### SELECTED EXTRACT
-- start --

If the complex cube roots of $\left(-\mathrm{i}\right)$ are $\mathrm{\alpha },\mathrm{\beta },\mathrm{\gamma },$ then ${\mathrm{\alpha }}^2+{\mathrm{\beta }}^2+{\mathrm{\gamma }}^2=$

$\begin{array}{rcl}-\mathrm{i}& =& \cos \frac{\mathrm{\pi }}{2}-\mathrm{i} \sin \frac{\mathrm{\pi }}{2}\end{array}$

$\begin{array}{rcl}{(-\mathrm{i})}^{1/3}& =& {\left(\cos \frac{\mathrm{\pi }}{2}-\mathrm{i} \sin \frac{\mathrm{\pi }}{2}\right)}^{1/3}\end{array}$

$\begin{array}{rcl} & =& \cos \frac{{\displaystyle \frac{\mathrm{\pi }}{2}+2\mathrm{k\pi }}}{3}-\mathrm{i} \sin \frac{2\mathrm{k\pi }+{\displaystyle \frac{\mathrm{\pi }}{2}}}{3}; \mathrm{k}=0, 1, 2\end{array}$

$\begin{array}{rcl}\mathrm{\alpha }& =& \cos \frac{\mathrm{\pi }}{6}-\mathrm{i} \sin \frac{\mathrm{\pi }}{6}, \mathrm{\beta }=\cos \frac{5\mathrm{\pi }}{6}-\mathrm{i} \sin \frac{5\mathrm{\pi }}{6},\end{array}$

$\begin{array}{rcl}\mathrm{\gamma }& =& \cos \frac{9\mathrm{\pi }}{6}-\mathrm{i} \sin \frac{9\mathrm{\pi }}{6}\end{array}$

$\begin{array}{rcl} & & {\mathrm{\alpha }}^2+{\mathrm{\beta }}^2+{\mathrm{\gamma }}^2\end{array}$

$\begin{array}{rcl} & =& {\left(\cos \frac{\mathrm{\pi }}{6}-\mathrm{i} \sin \frac{\mathrm{\pi }}{6}\right)}^2+{\left(\cos \frac{5\mathrm{\pi }}{6}-\mathrm{i} \sin \frac{5\mathrm{\pi }}{6}\right)}^2+{\left(\cos \frac{3\mathrm{\pi }}{2}-\mathrm{i} \sin \frac{3\mathrm{\pi }}{2}\right)}^2\end{array}$

$\begin{array}{rcl} & =& \cos \frac{\mathrm{\pi }}{3}-\mathrm{i} \sin \frac{\mathrm{\pi }}{3}+\cos \frac{5\mathrm{\pi }}{3}-\mathrm{i} \sin \frac{5\mathrm{\pi }}{3}+{\left(\mathrm{i}\right)}^2 \end{array}$

$\begin{array}{rcl} & =& \end{array}\begin{array}{rcl} & & \frac{1}{2}\end{array}\begin{array}{rcl} & & -\end{array}\begin{array}{rcl} & & \frac{\mathrm{i}\sqrt{3}}{2}\end{array}\begin{array}{rcl} & & +\end{array}\begin{array}{rcl} & & \frac{1}{2}\end{array}\begin{array}{rcl} & & +\end{array}\begin{array}{rcl} & & \frac{\mathrm{i}\sqrt{3}}{2}\end{array}\begin{array}{rcl} & & -\end{array}\begin{array}{rcl} & & 1\end{array}=0$

-- end --

### ENTRIES SHOWN
-- start --

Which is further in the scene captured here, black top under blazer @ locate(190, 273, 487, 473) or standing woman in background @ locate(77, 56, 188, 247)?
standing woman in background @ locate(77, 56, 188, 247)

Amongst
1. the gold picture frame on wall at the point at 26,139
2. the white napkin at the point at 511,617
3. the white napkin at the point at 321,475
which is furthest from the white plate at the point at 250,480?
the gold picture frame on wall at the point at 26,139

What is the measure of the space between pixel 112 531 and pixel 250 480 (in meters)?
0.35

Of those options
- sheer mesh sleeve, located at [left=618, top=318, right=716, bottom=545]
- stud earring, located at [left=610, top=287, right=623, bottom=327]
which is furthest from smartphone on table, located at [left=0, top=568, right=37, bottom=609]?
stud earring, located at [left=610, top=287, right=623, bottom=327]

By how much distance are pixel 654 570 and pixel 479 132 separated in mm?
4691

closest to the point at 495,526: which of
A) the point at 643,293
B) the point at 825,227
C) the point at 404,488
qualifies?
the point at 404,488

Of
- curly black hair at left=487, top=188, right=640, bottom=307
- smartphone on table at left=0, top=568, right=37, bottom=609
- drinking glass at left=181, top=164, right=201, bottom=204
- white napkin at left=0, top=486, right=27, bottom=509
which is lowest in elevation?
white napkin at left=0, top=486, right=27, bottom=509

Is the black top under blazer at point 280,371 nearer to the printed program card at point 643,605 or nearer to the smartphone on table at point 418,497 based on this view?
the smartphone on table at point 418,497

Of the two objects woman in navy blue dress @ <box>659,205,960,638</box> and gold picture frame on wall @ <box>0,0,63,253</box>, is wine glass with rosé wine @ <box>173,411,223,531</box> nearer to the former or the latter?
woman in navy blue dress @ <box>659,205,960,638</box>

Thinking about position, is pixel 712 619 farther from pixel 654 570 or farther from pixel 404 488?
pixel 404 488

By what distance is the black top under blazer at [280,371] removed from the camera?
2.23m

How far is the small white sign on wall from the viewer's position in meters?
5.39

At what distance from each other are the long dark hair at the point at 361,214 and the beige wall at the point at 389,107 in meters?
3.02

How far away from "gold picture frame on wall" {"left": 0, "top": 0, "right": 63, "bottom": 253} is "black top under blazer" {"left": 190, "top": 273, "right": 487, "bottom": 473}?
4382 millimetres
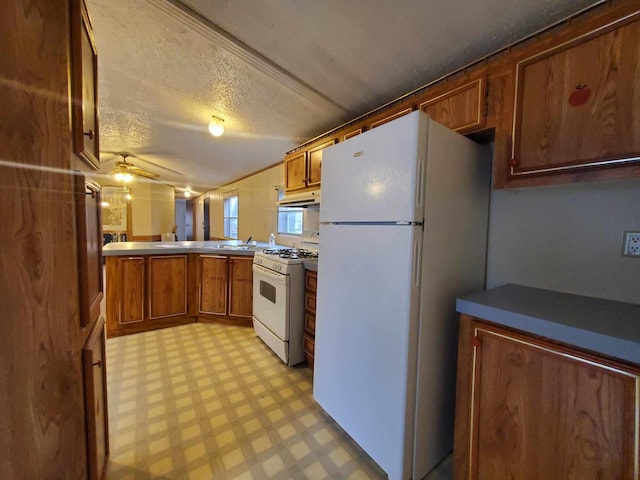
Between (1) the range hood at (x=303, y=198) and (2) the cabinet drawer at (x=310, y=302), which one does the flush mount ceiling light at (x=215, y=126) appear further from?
(2) the cabinet drawer at (x=310, y=302)

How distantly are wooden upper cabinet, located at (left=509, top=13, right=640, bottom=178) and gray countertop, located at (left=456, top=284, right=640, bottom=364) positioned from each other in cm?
59

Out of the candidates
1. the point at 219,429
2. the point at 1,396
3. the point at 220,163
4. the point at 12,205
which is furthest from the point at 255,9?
the point at 220,163

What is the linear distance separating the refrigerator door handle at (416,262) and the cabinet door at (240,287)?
88.8 inches

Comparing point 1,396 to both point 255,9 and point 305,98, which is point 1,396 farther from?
point 305,98

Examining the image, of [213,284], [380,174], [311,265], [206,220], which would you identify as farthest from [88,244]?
[206,220]

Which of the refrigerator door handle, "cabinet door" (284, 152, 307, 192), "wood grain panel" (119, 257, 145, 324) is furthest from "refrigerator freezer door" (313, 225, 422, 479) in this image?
"wood grain panel" (119, 257, 145, 324)

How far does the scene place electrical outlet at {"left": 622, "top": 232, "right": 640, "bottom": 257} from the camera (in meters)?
1.14

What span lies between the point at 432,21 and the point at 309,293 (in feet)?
6.30

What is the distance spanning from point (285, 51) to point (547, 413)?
218 centimetres

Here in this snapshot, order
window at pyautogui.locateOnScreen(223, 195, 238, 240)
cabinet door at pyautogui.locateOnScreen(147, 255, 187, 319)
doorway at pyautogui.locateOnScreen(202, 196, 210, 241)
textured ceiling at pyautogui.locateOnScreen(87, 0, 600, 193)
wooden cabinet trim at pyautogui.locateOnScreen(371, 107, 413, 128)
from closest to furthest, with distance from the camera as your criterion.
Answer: textured ceiling at pyautogui.locateOnScreen(87, 0, 600, 193), wooden cabinet trim at pyautogui.locateOnScreen(371, 107, 413, 128), cabinet door at pyautogui.locateOnScreen(147, 255, 187, 319), window at pyautogui.locateOnScreen(223, 195, 238, 240), doorway at pyautogui.locateOnScreen(202, 196, 210, 241)

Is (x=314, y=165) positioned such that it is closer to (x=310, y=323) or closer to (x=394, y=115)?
(x=394, y=115)

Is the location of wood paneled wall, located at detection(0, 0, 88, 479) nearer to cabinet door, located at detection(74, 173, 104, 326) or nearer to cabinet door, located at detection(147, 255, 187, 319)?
cabinet door, located at detection(74, 173, 104, 326)

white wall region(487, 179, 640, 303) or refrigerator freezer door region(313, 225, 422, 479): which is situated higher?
white wall region(487, 179, 640, 303)

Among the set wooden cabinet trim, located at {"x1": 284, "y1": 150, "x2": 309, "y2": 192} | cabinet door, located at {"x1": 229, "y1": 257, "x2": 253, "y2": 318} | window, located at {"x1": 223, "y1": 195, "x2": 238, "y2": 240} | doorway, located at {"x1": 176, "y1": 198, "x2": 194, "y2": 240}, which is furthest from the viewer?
doorway, located at {"x1": 176, "y1": 198, "x2": 194, "y2": 240}
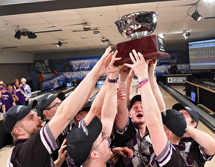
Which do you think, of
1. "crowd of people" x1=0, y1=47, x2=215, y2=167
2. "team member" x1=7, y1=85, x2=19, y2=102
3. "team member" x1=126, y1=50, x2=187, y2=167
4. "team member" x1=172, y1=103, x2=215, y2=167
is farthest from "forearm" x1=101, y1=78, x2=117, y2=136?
"team member" x1=7, y1=85, x2=19, y2=102

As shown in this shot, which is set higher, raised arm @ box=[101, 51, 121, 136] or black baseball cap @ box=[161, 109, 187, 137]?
raised arm @ box=[101, 51, 121, 136]

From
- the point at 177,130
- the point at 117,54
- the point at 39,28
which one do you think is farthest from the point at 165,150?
the point at 39,28

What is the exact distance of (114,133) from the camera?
1549 millimetres

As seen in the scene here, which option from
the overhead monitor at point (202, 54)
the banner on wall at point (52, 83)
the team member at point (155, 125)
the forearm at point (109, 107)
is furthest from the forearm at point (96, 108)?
the banner on wall at point (52, 83)

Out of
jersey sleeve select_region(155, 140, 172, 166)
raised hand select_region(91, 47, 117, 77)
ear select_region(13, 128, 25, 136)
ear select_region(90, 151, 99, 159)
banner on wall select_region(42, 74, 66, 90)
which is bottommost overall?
banner on wall select_region(42, 74, 66, 90)

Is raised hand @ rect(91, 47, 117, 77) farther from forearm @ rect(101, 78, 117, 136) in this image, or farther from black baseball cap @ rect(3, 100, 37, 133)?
black baseball cap @ rect(3, 100, 37, 133)

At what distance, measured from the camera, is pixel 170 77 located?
463 inches

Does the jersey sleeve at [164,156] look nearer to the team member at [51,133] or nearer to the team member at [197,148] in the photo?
the team member at [197,148]

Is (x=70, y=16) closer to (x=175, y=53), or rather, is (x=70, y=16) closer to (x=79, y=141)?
(x=79, y=141)

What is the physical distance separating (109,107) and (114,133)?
37 cm

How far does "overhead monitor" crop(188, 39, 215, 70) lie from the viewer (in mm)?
6844

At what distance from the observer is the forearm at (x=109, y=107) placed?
126 centimetres

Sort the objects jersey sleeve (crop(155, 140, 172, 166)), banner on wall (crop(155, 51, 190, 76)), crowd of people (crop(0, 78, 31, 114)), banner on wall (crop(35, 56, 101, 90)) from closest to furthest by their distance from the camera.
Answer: jersey sleeve (crop(155, 140, 172, 166))
crowd of people (crop(0, 78, 31, 114))
banner on wall (crop(155, 51, 190, 76))
banner on wall (crop(35, 56, 101, 90))

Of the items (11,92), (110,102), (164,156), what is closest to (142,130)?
(110,102)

-- end --

### TO DO
In the cube-roots solution, give the angle used in the stated value of each of α, β and γ. The items were taken from a different source.

### TASK OUTPUT
α: π/6
β: 5π/6
γ: 9π/6